Claire Evans vit dans un monde où la mémoire à long terme est une utopie. En sortant de l’adolescence, hommes et femmes découvrent à quelle catégorie ils appartiennent. Les chanceux font partie des Duos, capables de se souvenir des dernières 48 heures de leur vie. La mémoire des Monos, comme celle de Claire, se limite à la journée de la veille. Chaque soir, tous consignent religieusement leurs souvenirs sous peine d’oublier qui ils sont. Qui ils aiment. Ce qu’ils ont fait. Ou ce qu’on leur a fait.
Ainsi, le jour où un policier annonce à Claire que son mari aurait assassiné sa maîtresse deux jours auparavant, c’est le trou noir.
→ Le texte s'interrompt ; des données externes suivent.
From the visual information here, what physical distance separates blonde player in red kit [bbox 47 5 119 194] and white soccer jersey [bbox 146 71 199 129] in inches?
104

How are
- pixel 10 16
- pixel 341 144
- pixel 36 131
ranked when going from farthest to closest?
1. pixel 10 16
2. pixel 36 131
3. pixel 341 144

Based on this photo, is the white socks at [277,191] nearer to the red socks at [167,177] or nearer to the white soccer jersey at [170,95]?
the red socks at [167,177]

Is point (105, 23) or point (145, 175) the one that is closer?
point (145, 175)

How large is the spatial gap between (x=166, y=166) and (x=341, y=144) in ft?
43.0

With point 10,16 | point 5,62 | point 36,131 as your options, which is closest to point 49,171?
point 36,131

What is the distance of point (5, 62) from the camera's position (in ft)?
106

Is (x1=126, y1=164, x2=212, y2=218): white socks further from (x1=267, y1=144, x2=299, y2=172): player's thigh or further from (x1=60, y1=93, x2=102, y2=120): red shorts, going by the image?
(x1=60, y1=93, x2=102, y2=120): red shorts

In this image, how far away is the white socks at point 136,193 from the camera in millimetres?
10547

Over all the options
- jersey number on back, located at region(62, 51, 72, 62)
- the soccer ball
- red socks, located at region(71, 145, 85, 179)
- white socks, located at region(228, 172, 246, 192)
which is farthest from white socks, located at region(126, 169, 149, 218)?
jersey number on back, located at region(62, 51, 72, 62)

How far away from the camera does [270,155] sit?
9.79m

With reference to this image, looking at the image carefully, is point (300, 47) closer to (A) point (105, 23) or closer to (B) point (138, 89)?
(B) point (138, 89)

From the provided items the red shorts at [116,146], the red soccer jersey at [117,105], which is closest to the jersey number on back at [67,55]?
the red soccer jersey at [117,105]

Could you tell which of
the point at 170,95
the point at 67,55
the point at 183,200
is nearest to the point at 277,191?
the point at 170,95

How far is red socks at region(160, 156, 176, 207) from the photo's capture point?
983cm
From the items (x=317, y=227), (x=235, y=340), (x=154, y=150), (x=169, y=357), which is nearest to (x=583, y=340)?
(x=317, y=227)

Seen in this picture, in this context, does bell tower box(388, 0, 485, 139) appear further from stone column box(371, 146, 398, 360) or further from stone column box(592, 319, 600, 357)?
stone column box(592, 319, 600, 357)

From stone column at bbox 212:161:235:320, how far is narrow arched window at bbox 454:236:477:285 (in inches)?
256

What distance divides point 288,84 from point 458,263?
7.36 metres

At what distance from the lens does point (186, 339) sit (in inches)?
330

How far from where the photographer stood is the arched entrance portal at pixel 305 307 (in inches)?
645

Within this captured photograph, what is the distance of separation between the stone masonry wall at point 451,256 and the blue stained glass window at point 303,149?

Que s’est-il réellement passé ? Pour Claire, le compte à rebours a déjà commencé.
Avis : Pour son coup d’essai, Felicia Yap fait très fort ! Avec son intrigue originale et prenante, j’ai tout simplement dévoré Aux portes de la mémoire, dont le suspense est accentué par le contexte science-fictif.
Nous sommes dans un monde où les hommes et femmes se définissent par le nombre de jours qu’ils sont en capacité de se rappeler. Les monos parviennent à se souvenir des dernières 24h, les duos, le haut du panier, ont droit à 2 jours consécutifs de souvenirs. Toute leur vie est contenue dans leur journal qu’ils remplissent religieusement chaque soir, et lisent chaque matin. Ils ont toutefois des aptitudes d’apprentissage, qui leur permettent d’apprendre des « faits ». Enquêter sur un meurtre dans ces conditions est donc loin d’être une sinécure. Comment trouver le coupable lorsque lui-même ne se rappelle pas de son méfait ?
Le récit, qui se déroule sur une seule journée, est pourtant foisonnant grâce à l’astuce narrative de l’auteure. Chaque chapitre suit l’un des protagonistes impliqués dans le meurtre de Sophia Alyssa Ayling d’un point de vue interne : Hans Richardson, l’inspecteur chargé de l’enquête, Mark Evans, l’amant de la victime, Claire, sa femme, qui prétend avoir ignoré la liaison de son mari et enfin Sophia elle-même. Nous suivons leurs pensées, et découvrons le passé grâce à des extraits de leur journal. La psychologie des personnages est soignée et complexe.
Comme Hans, c’est par petit bout que l’on doit reconstruire le puzzle des évènements. Felicia Yap nous entraîne dans une histoire alambiquée de vengeance, de mensonges, de tromperie et de folie mais aussi d’abnégation et d’amour. Même si l’on parvient à deviner quelques éléments de l’intrigue, ce n’est pas gênant du tout, tant ce qui est intéressant, c’est la manière dont l’auteure nous mène à la résolution. Et Aux portes de la mémoire est un véritable page-turner.
En filigrane, l’auteure aborde aussi les thèmes de la mémoire (bien sûr) et de la discrimination. Dans cette société élitiste, elle ne se fait plus sur la couleur ou l’origine sociale mais en fonction de ses facultés mémorielles. Seuls les duos ont accès aux hautes études, et l’opinion publique s’accorde à penser que les monos sont moins intelligents. Le sentiment de supériorité est, semble-t-il, solidement chevillé à l’homme, quel que soit le monde dans lequel il vit. Pourtant, avoir une mémoire à court terme signifie aussi la possibilité de se débarrasser de la haine, de la douleur et d’un passé qui nous alourdit. Se voir accorder le bonheur de l’ignorance. Ou pas. À travers ses protagonistes, Felicia Yap amorce une réflexion sur ce qui nous définit.
Quand tu te souviens de tout, tu peux aussi te sortir de tout. Te venger et t’en tirer. Bien pratique, non ? Voilà précisément pourquoi moi, Sophia Alyssa Ayling, je vais m’en tirer. […] Oh ! oui. Se venger sera simple. Car personne ne se souviendra de ce que je vais te faire. Personne sauf moi.
Roman publié aux éditions Harper Collins (Poche) – Traduit de l’anglais (Royaume-Uni) par Thibaud Eliroff
Aux portes de la mémoire est précédemment paru sous le titre Au royaume des aveugles.